• [Your task]:
Set down exactly, and only, the lines from the one with "In this scene, among" to the final line of the entries, both included.

• [Supplied material]:
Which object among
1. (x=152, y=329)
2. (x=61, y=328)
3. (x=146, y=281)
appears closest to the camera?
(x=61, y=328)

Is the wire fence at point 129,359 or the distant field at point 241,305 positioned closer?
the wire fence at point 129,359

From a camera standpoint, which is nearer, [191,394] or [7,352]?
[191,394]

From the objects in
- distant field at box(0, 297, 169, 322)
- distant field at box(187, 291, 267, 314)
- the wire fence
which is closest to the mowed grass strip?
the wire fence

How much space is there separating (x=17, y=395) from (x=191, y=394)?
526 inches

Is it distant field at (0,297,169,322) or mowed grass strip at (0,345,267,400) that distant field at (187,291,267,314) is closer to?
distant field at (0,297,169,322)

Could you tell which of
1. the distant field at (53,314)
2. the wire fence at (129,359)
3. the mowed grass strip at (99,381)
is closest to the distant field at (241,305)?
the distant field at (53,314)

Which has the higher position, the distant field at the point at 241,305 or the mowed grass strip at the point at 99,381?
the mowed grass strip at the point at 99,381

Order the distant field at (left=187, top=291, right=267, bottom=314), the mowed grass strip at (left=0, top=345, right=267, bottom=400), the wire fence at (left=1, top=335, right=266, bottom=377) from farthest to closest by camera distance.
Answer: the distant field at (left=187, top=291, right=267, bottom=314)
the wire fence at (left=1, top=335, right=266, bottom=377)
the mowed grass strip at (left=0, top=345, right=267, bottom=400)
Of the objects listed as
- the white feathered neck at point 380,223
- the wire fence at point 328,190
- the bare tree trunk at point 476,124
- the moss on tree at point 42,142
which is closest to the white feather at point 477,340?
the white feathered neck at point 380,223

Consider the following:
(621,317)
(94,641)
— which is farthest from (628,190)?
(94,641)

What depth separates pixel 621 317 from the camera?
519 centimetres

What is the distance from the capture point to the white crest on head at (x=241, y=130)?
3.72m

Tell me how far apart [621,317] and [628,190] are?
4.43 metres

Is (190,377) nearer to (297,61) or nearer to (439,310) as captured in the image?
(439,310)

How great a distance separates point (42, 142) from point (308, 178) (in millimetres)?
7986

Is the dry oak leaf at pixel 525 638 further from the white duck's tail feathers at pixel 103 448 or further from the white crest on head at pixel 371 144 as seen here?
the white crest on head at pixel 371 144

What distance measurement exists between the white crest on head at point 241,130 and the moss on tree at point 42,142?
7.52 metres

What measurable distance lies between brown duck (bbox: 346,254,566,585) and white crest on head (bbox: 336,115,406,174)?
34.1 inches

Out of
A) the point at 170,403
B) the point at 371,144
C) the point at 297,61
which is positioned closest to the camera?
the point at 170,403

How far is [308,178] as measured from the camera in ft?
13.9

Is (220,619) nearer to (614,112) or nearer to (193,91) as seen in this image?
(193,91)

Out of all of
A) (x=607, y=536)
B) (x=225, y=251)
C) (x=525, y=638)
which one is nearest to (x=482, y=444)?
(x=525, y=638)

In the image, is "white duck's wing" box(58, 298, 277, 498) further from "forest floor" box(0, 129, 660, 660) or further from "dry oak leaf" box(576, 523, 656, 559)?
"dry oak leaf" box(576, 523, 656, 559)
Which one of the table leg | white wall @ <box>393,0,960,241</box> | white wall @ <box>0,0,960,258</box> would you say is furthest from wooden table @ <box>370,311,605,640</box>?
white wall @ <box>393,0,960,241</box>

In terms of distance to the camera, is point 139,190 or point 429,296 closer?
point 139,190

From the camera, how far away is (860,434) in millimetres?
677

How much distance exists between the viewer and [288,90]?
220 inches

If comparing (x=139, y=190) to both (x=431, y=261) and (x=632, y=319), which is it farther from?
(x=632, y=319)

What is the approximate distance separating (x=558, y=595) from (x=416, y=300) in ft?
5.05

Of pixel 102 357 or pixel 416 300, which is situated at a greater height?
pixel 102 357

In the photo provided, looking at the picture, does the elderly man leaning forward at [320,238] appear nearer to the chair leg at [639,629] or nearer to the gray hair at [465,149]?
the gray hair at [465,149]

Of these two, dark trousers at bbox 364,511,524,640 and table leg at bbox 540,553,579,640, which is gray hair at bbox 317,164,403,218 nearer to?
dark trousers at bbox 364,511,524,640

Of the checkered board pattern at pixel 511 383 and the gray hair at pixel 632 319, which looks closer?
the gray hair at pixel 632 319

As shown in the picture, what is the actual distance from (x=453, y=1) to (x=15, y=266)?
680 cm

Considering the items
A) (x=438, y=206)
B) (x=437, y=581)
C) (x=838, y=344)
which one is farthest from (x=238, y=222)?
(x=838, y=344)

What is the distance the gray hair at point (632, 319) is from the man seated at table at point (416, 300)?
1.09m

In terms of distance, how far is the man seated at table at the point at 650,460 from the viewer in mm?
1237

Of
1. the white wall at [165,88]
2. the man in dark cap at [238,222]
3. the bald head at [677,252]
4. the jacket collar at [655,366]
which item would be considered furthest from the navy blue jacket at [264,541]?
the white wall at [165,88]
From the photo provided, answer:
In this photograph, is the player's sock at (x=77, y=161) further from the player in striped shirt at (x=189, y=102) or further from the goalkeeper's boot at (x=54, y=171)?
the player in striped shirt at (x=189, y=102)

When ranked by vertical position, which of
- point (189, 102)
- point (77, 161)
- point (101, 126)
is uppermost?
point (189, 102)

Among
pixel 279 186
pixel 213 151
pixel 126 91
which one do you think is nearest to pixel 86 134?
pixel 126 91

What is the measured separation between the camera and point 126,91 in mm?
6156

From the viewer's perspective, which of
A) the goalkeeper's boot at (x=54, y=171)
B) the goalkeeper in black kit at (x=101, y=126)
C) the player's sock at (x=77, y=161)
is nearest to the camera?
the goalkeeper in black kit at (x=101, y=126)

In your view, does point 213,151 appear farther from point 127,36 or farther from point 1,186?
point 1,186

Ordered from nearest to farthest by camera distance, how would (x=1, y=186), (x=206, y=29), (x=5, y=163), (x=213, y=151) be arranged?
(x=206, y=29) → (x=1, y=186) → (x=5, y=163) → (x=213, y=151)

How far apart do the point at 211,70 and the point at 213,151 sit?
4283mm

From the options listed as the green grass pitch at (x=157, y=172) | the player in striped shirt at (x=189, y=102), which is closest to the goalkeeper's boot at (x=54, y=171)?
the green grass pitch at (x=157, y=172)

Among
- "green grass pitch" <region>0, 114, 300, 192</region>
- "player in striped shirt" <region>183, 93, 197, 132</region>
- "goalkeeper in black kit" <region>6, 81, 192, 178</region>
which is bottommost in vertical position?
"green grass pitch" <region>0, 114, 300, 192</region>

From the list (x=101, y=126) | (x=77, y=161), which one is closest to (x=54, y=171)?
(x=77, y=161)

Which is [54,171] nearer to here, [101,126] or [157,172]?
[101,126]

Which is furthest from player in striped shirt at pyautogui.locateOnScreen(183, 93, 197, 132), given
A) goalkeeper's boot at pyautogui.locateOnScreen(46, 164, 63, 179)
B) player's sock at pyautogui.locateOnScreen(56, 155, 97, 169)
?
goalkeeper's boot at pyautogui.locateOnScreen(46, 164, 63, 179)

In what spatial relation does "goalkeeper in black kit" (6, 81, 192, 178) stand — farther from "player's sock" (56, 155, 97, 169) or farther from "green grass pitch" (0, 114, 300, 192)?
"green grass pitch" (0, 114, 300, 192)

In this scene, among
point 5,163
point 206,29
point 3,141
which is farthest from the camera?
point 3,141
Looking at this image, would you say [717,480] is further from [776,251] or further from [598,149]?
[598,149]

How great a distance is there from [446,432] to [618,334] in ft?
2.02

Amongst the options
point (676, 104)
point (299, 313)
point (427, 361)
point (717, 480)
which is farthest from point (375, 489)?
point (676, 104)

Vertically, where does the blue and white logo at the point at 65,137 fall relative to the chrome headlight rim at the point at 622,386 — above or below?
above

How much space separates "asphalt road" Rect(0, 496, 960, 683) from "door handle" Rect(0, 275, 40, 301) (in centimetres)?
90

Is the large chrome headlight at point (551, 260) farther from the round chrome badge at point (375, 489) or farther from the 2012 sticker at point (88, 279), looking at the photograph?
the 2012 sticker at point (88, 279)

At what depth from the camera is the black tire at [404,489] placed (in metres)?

• [Exercise answer]:
In this scene, among
point 5,163
point 206,29
point 3,141
which is farthest from the camera?
point 3,141
Looking at this image, would you say [717,480] is further from [776,251] or further from [598,149]?
[598,149]

How great a distance is there from [446,432] to [618,334] in ft?
2.02

Amongst the options
point (676, 104)
point (299, 313)
point (427, 361)
point (717, 480)
which is farthest from point (375, 489)?
point (676, 104)

Vertically, where does the blue and white logo at the point at 65,137 fall relative to the chrome headlight rim at the point at 622,386 — above or below?
above

How much space separates "asphalt road" Rect(0, 496, 960, 683) from "door handle" Rect(0, 275, 40, 301) (in centimetres)?
90

Is the large chrome headlight at point (551, 260) farther from the round chrome badge at point (375, 489) or farther from the 2012 sticker at point (88, 279), looking at the photograph?
the 2012 sticker at point (88, 279)

At what depth from the camera is the black tire at [404,489] placed (in metres)?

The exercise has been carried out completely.